### Texto de partida
Habituados há tempo demais…

Por Carmo Rodeia

“Os preços dos combustíveis só descem quando acabar a guerra”, disse esta quarta-feira o Primeiro-Ministro, António Costa, em Paris, em declarações aos jornalistas, entre um almoço com o presidente francês Emanuel Macron e uma visita a uma exposição.

“É preciso ser claro para todos, os preços só vão baixar quando a guerra parar e quando for restabelecida a normalidade no fornecimento de combustível. Enquanto a guerra continuar, enquanto continuar a haver este aumento do preço no mercado internacional, é evidente que [o preço] sobe também em Portugal”, disse António Costa aos jornalistas, como o que a deixar um conselho: habituem-se que não há volta a dar.

E prosseguia: “Estas medidas que implementamos do ponto de vista local podem mitigar o impacto para o consumidor e para as famílias, as medidas de apoio às empresas que são consumidoras intensivas de energia podem mitigar este aumento, mas obviamente que mitigar não significa eliminar”.

Fez-me lembrar o Primeiro-Ministro António Costa de 2017, embora, reconheço, com um tom menos áspero do que aquele que adoptou quando morreram 70 pessoas, na sequência de um incêndio em Pedrogão. Na altura disse-nos que nos habituássemos aos incêndios, e consequentemente aos seus efeitos, “porque os governos não têm varinhas de condão” nem “há soluções mágicas para os incêndios” e os portugueses , como adultos, “sabiam isso”.

### Informação
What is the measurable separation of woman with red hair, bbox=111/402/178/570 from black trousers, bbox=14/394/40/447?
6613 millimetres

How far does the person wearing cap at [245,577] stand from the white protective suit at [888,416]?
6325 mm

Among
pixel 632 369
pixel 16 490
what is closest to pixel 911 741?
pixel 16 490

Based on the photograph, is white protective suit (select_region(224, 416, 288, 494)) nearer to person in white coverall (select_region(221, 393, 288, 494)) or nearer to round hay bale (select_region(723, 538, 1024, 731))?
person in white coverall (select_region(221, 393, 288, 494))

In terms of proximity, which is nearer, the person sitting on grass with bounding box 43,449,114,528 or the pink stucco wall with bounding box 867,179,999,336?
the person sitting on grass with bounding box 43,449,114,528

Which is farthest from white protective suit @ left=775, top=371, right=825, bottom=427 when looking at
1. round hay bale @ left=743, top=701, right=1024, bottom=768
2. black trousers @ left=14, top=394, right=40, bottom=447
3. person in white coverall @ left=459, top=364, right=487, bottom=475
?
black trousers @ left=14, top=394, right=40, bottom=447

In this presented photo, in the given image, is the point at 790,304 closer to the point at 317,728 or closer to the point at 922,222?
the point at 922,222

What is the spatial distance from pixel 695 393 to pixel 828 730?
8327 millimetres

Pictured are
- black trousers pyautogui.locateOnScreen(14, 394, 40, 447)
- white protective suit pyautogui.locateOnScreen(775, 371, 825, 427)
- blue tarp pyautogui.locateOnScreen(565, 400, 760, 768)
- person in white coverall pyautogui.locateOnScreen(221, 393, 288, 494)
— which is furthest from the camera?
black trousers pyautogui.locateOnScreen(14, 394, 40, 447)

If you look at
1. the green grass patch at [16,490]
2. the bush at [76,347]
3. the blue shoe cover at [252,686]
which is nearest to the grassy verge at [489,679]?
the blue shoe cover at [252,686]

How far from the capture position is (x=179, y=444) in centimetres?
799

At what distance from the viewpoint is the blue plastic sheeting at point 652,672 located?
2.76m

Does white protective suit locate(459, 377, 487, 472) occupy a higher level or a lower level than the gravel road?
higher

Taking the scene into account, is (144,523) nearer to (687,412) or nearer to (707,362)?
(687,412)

### Problema
Escreva a continuação do texto sobre as declarações de António Costa acerca do preço dos combustíveis, a partir do ponto em que termina. Os registos não têm qualquer relação com o texto.

### Resposta
Sabemos, então não sabemos…”São as voltas, ai amor são voltas/ são as voltas da maralha” como cantam na Vaca de Fogo, os Madredeus. E, neste caso, a `sentença´ está dada: habituemo-nos. Habituemo-nos, pois, se entretanto conseguirmos sobreviver ao `hábito” que mais do que fazer-nos monges, como diz o ditado,  faz-nos bem mais pobres.

Senão vejamos.

A escalada de preços dos combustíveis vai continuar; e por via disso, todos os preços de matérias consumíveis vão disparar e não vão existir outras ajudas.

O aumento dos salários médios abrandou para 1,9% no último trimestre do ano, em termos homólogos, para 1.507 euros, o que de acordo com o Instituto Nacional de Estatística (INE) significa que os salários estão a cair em termos reais. Portanto, com o mesmo dinheiro compramos muitíssimo menos, embora os dias dos meses se mantenham e a comida seja necessária durante todos os mesmos dias.

Os dados da Organização para a Cooperação e Desenvolvimento Económico (OCDE) revelam que Portugal está na lista dos dez países com um salário médio mais baixo. Em 25 anos, não houve melhorias comparativas. Pelo contrário, em 2020, ano do indicador mais recente, Portugal ocupava a 6.ª posição mais baixa entre 35 países.

Dois terços dos trabalhadores por conta de outrem (TCO) em Portugal já estarão a perder poder de compra salarial.

Resumindo estamos de novo em austeridade e ninguém nos avisou convenientemente, mas já devíamos estar habituados. Afinal somos adultos e informados.

O orçamento que acaba de ser aprovado, e ainda não foi promulgado, está desatualizado e tem  como valores de referência outra realidade. Mas, não há medidas alternativas, pelo menos até ao fim do ano.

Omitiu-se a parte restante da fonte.